→ **EXTRACT PROVIDED**
☆ ☆ ☆

Fishing 

I don’t remember when i learnt swimming. Perhaps I had it! When I was small I used to be in the water than out during weekends.

I have a sneaking suspicion that my mother would have preferred us to be in one place for easier management as she had 10.

No wonder then that the fish found us more than a match! The river flowing on three sides of the 9 acre land around the house where I grew up is the location for this item. We didn’t have big fish, but size never mattered.

We had some unique technique of catching fish. Most of it are extinct and the present generation has other priorities and pastimes.

However when I return and try some old tricks, I get an army of followers. My wife’s coinage for me ‘Robinson Crusoe’.

Catching fish with bare hand!

This technique is not for all. Exclusively used by my elder brother and me, mostly done together, resembling the technique of the pack of wolves.

☆ ☆ ☆

→ **MATERIAL**
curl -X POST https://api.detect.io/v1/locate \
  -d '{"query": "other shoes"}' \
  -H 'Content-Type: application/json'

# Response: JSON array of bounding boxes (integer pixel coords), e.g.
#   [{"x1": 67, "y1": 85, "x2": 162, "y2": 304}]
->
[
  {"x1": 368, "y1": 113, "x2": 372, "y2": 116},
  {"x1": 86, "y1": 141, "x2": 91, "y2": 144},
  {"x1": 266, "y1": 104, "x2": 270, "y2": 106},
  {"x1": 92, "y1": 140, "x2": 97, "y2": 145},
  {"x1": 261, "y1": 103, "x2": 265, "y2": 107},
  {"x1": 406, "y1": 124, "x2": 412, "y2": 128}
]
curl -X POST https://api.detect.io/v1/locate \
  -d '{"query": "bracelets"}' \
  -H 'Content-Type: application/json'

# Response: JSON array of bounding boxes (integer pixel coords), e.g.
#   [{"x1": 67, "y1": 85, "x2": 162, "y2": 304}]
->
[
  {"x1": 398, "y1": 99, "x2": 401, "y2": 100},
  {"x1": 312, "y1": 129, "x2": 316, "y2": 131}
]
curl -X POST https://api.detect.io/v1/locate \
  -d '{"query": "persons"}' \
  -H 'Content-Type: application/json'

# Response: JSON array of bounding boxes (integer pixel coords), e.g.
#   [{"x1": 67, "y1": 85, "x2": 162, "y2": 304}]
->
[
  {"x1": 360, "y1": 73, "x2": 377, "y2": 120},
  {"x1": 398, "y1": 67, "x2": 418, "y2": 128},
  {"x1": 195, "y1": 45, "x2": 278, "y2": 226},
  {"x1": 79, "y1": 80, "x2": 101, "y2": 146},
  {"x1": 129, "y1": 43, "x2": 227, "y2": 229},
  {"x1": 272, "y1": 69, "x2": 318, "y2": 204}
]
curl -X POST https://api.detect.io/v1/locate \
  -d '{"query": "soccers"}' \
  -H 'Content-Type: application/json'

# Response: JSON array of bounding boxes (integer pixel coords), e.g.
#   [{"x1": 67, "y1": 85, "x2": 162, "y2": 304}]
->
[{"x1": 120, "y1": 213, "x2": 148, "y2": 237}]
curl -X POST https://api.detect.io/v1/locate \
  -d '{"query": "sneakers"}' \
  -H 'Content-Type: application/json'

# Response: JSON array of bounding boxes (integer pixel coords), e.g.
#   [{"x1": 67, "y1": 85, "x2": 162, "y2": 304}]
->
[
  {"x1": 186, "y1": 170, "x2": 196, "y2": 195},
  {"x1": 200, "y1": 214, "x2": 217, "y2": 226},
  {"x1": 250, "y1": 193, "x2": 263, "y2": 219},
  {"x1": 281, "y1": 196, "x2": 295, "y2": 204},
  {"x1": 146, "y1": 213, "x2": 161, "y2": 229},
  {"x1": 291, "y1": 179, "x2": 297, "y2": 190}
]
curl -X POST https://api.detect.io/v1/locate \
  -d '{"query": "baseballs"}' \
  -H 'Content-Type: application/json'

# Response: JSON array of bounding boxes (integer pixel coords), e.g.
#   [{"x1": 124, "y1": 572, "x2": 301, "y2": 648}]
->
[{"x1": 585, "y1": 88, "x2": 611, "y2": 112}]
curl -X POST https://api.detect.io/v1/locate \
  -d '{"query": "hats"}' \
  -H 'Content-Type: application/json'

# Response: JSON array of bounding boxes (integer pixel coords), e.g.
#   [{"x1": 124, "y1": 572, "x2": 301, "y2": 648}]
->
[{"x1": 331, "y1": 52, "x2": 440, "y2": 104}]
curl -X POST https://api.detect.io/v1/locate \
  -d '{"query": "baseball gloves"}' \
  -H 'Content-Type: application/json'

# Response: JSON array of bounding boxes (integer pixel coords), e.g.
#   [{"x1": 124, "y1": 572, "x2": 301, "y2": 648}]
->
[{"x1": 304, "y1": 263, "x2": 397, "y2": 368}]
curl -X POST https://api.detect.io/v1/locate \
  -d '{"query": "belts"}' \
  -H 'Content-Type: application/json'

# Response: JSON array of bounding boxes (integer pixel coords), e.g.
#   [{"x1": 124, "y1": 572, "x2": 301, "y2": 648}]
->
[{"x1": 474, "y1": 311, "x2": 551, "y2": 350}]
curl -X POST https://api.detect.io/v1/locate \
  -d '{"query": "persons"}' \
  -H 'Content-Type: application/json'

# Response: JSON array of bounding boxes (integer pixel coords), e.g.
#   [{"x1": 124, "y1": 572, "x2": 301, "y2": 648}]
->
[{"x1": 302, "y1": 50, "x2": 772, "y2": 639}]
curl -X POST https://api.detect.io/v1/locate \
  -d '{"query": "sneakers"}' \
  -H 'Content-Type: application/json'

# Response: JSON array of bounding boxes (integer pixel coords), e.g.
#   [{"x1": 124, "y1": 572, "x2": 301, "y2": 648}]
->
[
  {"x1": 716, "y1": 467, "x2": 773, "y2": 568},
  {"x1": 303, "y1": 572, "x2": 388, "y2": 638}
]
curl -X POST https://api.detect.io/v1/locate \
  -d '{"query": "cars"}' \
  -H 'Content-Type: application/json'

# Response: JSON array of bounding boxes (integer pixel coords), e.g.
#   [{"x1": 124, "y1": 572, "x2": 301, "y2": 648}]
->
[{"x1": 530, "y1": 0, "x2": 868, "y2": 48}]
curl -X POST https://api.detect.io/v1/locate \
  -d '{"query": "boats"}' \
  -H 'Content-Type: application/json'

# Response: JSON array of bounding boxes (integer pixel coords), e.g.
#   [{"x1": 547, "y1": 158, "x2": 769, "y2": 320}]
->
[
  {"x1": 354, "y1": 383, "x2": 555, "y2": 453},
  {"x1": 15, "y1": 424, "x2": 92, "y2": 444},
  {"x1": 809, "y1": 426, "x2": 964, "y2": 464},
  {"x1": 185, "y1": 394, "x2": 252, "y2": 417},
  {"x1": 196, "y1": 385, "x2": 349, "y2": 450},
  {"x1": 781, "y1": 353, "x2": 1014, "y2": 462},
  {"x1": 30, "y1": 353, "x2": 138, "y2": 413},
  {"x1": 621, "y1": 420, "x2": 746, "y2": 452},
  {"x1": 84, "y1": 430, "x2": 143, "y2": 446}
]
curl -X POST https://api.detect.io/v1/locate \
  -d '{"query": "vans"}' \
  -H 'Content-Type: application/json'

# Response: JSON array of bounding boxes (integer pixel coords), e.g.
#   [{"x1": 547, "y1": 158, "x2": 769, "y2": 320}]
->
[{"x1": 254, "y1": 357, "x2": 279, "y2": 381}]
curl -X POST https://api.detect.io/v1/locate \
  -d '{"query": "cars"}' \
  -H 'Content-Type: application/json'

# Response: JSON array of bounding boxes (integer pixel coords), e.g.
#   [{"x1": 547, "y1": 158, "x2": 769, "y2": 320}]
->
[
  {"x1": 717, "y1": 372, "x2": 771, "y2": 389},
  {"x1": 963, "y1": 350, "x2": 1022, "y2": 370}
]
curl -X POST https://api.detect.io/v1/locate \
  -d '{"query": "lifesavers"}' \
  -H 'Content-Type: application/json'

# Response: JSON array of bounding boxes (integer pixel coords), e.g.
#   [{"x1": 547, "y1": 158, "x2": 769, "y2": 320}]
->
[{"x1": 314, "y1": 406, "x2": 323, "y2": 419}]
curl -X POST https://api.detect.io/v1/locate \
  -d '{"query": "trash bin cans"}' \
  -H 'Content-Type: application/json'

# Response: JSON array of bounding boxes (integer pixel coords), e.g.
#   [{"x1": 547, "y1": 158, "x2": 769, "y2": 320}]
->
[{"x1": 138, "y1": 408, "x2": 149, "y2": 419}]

☆ ☆ ☆

→ **REQUEST 1**
Answer these questions from the fishing piece:
(a) On how many sides of the land around the house does the river flow?
(b) What name did the writer's wife coin for the writer?
(c) Who used the technique of catching fish with bare hands?
→ **REQUEST 2**
Decide whether each statement agrees with the fishing piece, and quote the words that settle it:
(a) The river had big fish.
(b) Anyone could use the bare-hand technique.
(c) When the writer returns and tries old tricks, people follow along.
The listing comes from a separate source and has no connection to the fishing piece.

→ **CORRECT RESPONSE 1**
(a) Three sides.
(b) 'Robinson Crusoe'.
(c) The writer and the writer's elder brother.

→ **CORRECT RESPONSE 2**
(a) No: "We didn’t have big fish, but size never mattered."
(b) No: "This technique is not for all."
(c) Yes: "when I return and try some old tricks, I get an army of followers."